KANSAS CITY, Mo. The hottest trend in furniture is hidden in the seat cushions. Soybean-based foam is cropping up in sofas and chairs, the Houston Chronicle reported. The new product reduces the amount of petroleum used in polyurethane foam, the core material in cushions. The innovation comes at a time of rising concern over petroleum prices and the availability of raw materials.
Norwalk Reflector Staff
Jul 25, 2010

KANSAS CITY, Mo. The hottest trend in furniture is hidden in the seat cushions.
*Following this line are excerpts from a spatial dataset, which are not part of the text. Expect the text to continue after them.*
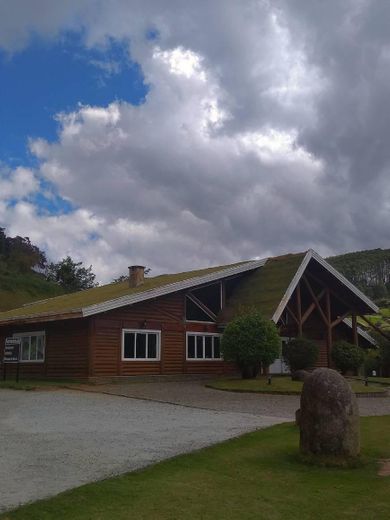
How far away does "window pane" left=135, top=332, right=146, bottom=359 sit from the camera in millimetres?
24141

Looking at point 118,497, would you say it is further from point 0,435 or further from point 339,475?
point 0,435

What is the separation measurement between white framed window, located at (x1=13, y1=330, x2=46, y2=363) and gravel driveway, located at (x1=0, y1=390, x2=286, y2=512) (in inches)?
353

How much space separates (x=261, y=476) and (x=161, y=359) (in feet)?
59.6

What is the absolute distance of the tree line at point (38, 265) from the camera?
235 ft

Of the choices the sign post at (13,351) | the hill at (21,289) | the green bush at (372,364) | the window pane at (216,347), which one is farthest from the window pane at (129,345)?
the hill at (21,289)

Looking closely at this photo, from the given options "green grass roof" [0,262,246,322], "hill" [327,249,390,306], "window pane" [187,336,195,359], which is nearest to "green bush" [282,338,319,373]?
"window pane" [187,336,195,359]

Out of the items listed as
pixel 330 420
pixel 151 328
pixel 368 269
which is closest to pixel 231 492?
pixel 330 420

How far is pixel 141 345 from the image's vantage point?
2439 cm

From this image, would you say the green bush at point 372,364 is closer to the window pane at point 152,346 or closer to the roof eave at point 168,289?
the roof eave at point 168,289

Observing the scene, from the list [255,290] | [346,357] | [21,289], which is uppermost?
[21,289]

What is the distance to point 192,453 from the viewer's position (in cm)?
802

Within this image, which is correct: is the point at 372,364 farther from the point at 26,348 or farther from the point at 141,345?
the point at 26,348

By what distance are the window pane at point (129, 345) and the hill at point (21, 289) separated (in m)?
36.9

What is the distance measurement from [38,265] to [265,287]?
58876 millimetres
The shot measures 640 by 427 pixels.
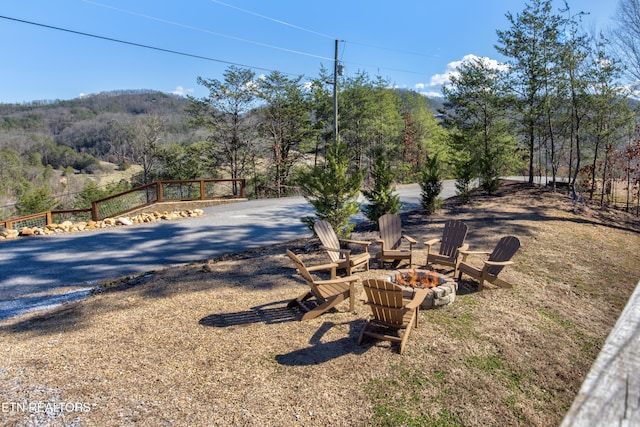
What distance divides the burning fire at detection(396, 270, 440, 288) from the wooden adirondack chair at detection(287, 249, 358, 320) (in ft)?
2.25

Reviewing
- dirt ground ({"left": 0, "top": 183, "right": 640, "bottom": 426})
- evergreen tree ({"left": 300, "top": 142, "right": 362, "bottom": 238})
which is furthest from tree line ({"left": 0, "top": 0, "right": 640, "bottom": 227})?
dirt ground ({"left": 0, "top": 183, "right": 640, "bottom": 426})

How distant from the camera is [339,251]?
5.64 metres

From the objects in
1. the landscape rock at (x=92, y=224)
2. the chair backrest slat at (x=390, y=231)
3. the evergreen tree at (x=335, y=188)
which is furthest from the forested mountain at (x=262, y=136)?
the chair backrest slat at (x=390, y=231)

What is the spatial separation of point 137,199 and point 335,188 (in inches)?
353

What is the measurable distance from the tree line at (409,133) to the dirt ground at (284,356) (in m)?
3.06

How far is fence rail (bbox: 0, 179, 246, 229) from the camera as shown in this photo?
1146 centimetres

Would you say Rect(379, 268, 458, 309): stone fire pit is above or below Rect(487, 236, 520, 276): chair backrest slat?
below

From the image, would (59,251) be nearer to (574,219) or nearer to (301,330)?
(301,330)

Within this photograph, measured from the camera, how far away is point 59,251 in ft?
26.6

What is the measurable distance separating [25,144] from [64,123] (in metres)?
9.79

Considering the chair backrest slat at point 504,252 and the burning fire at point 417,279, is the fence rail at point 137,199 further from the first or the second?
the chair backrest slat at point 504,252

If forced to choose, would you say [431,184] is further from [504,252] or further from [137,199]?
[137,199]

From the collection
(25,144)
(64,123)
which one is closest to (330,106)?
(25,144)

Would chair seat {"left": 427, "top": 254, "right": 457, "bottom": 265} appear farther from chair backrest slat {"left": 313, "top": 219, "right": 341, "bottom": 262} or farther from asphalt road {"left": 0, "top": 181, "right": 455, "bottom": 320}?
asphalt road {"left": 0, "top": 181, "right": 455, "bottom": 320}
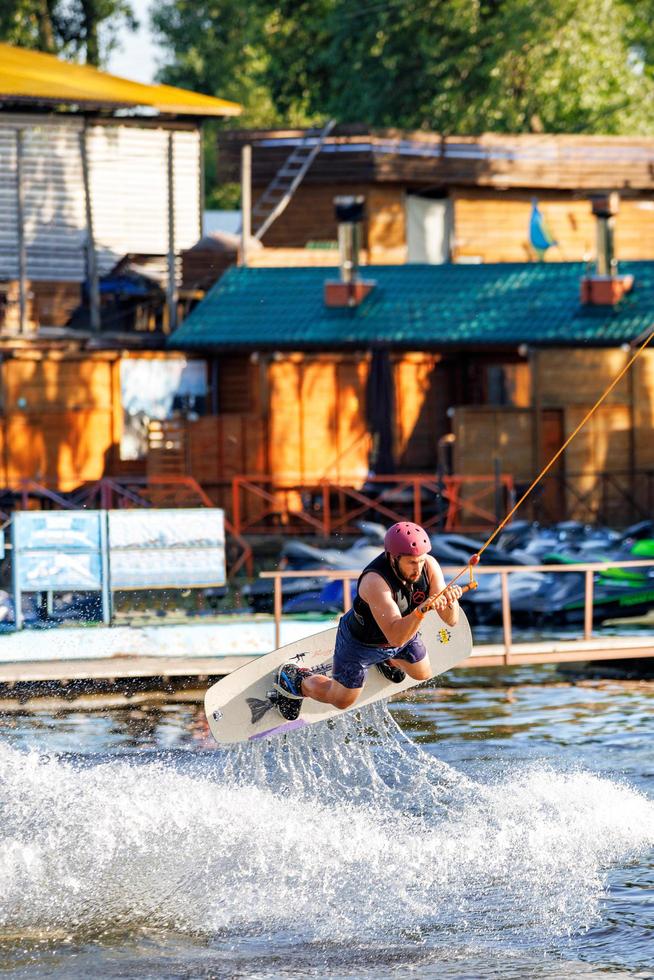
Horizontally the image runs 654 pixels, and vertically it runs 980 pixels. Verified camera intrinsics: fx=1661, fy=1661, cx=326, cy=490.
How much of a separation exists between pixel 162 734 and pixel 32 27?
4951 centimetres

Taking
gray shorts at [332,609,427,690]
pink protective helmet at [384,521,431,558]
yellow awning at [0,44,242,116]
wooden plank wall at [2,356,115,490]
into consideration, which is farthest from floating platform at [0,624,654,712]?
yellow awning at [0,44,242,116]

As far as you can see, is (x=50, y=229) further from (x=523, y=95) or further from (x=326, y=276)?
(x=523, y=95)

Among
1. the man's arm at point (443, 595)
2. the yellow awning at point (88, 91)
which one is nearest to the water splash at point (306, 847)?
the man's arm at point (443, 595)

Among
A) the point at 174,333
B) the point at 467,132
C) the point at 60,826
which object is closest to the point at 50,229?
the point at 174,333

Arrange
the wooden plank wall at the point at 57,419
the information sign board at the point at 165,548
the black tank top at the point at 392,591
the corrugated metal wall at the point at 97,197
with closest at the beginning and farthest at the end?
the black tank top at the point at 392,591 < the information sign board at the point at 165,548 < the wooden plank wall at the point at 57,419 < the corrugated metal wall at the point at 97,197

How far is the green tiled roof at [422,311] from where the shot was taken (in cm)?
3553

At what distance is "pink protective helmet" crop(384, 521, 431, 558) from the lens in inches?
448

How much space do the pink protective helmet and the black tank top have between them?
0.78 feet

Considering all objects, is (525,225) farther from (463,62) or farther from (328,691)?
(328,691)

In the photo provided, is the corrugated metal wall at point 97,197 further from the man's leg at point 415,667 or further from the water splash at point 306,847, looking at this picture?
the man's leg at point 415,667

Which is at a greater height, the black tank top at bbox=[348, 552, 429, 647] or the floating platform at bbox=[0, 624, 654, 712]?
the black tank top at bbox=[348, 552, 429, 647]

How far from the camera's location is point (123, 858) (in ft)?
40.0

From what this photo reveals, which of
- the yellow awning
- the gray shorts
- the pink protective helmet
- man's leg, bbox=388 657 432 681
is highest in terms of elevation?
the yellow awning

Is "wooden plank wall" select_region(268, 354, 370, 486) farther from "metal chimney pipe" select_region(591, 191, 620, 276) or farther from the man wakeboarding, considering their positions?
the man wakeboarding
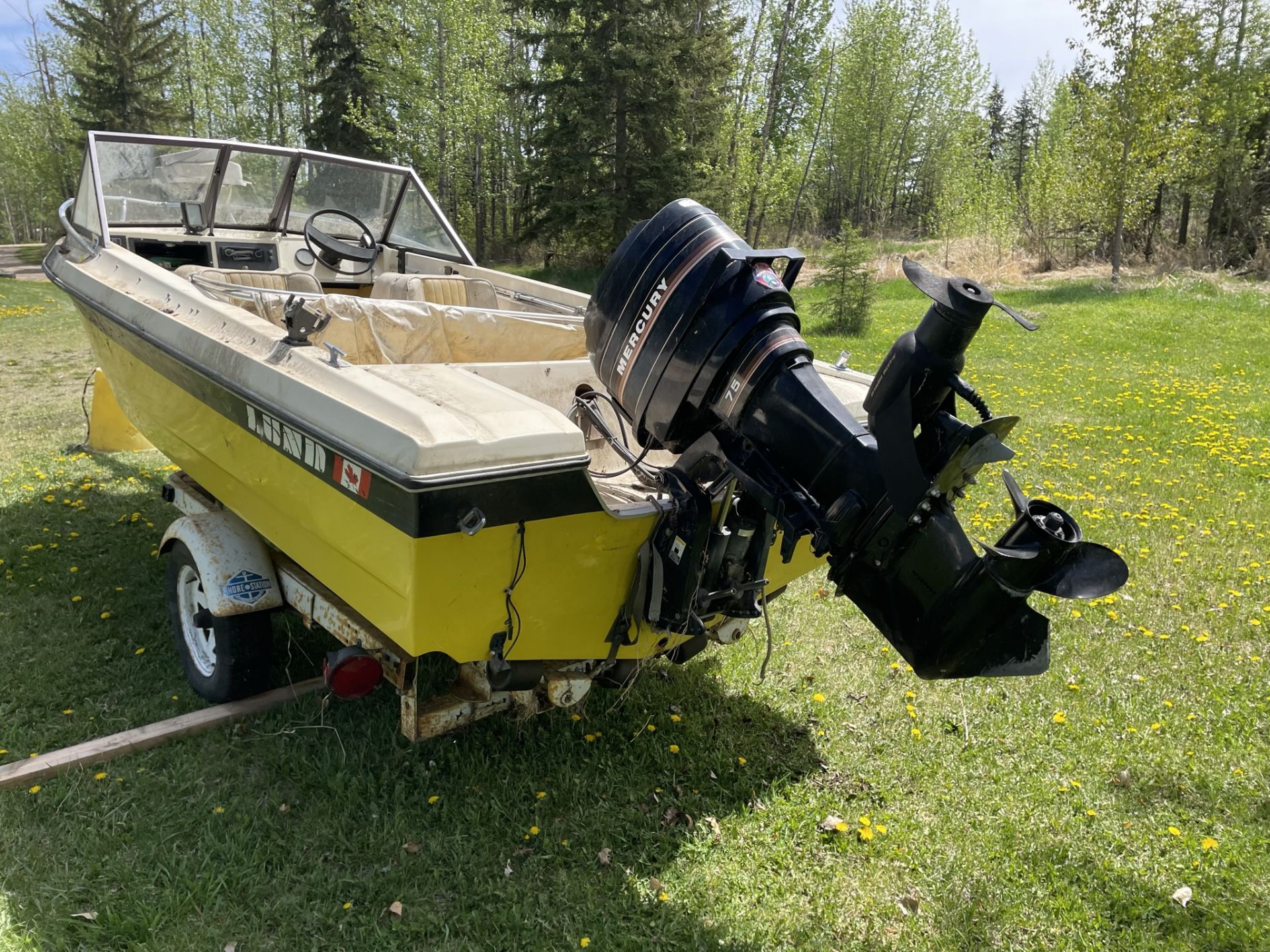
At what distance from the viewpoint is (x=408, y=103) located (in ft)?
72.8

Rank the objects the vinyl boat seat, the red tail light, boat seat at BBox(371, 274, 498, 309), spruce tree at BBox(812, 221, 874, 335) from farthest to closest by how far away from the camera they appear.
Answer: spruce tree at BBox(812, 221, 874, 335)
boat seat at BBox(371, 274, 498, 309)
the vinyl boat seat
the red tail light

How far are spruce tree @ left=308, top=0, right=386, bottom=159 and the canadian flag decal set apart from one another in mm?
A: 21500

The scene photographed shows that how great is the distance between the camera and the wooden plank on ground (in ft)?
8.91

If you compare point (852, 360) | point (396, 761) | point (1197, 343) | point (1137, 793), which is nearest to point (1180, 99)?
point (1197, 343)

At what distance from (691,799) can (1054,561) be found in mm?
1543

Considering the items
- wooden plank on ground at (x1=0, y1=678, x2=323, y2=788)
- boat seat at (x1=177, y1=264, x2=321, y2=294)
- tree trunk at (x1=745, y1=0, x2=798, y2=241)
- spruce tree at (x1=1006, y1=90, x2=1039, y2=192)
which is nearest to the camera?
wooden plank on ground at (x1=0, y1=678, x2=323, y2=788)

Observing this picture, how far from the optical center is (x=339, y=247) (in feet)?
16.3

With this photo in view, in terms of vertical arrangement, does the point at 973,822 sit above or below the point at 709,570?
below

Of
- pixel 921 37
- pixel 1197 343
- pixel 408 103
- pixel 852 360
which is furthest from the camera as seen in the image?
pixel 921 37

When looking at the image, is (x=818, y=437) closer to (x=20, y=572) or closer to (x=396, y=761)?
(x=396, y=761)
Soybean-based foam is cropping up in sofas and chairs, the Houston Chronicle reported. The new product reduces the amount of petroleum used in polyurethane foam, the core material in cushions. The innovation comes at a time of rising concern over petroleum prices and the availability of raw materials.

Norwalk Furniture, a custom upholstery maker and retailer based in Norwalk, Ohio, recently made the switch to foam containing soy for its standard sofas and chairs.

"It's a major part of our green journey," said Reyna Moore, director of sales and marketing for Norwalk Furniture, which also uses recycled wire and steel for its machine-tied coil seating systems and natural fibers for its covers. "We know customers are becoming more environmentally aware."

Another large furniture manufacturer, Lee Industries of Newton, N.C., recently began using foam with soy in its natural Lee line, which also includes back and throw pillows made entirely of fibers from recycled bottles. Houston-area stores that carry Lee include Crate & Barrel, the Arrangement, Alyson Jon Interiors and Lauries Antiques in Tomball.

Other furniture makers such as Lane Home Furnishings also are beginning to use soy foam in their cushions. The new type of foam was born after Cargill, the agricultural products giant in Minnesota, and the Kansas Polymer Research Institute developed the product BiOH, a soybean oil.

Foam manufacturers such as Hickory Springs in Hickory, N.C., are now using BiOH. Hickory Springs' soy-based foam, Preserve, is used in Norwalk Furniture and Lee Industries' upholstered pieces. Flexible foam such as Preserve is made of two primary petroleum-based ingredients, polyol and toluene diisocyanate, that are mixed with water.

The first generation of Preserve foam uses 10 percent to 20 percent soy product, about 1 to 2 pounds of soy in a standard size sofa. Foam made with larger amounts of soy emitted an odor, according to Bobby Bush, Hickory Springs' vice president of foam and environmental technology.

"It smelled like burnt popcorn," Bush told the Chronicle. "Some people thought it smelled like burnt motor oil."

But research continues, and the company expects to soon introduce odorless second-generation Preserve products that have a higher soy percentage. They will include a high-resiliency foam and memory foam, which can be used for mattresses.

Preserve performs similarly to traditional polyurethane foam, Bush said, meaning it breaks down at roughly the same rate.

This means Preserve is not totally green, but it is more environmentally friendly because it is made partly from soybeans, a renewable resource.

At this point it's not cheaper to produce Preserve, Bush said. But as prices for petroleum continue to increase, the soy-based product is expected to be less expensive to make than traditional foam.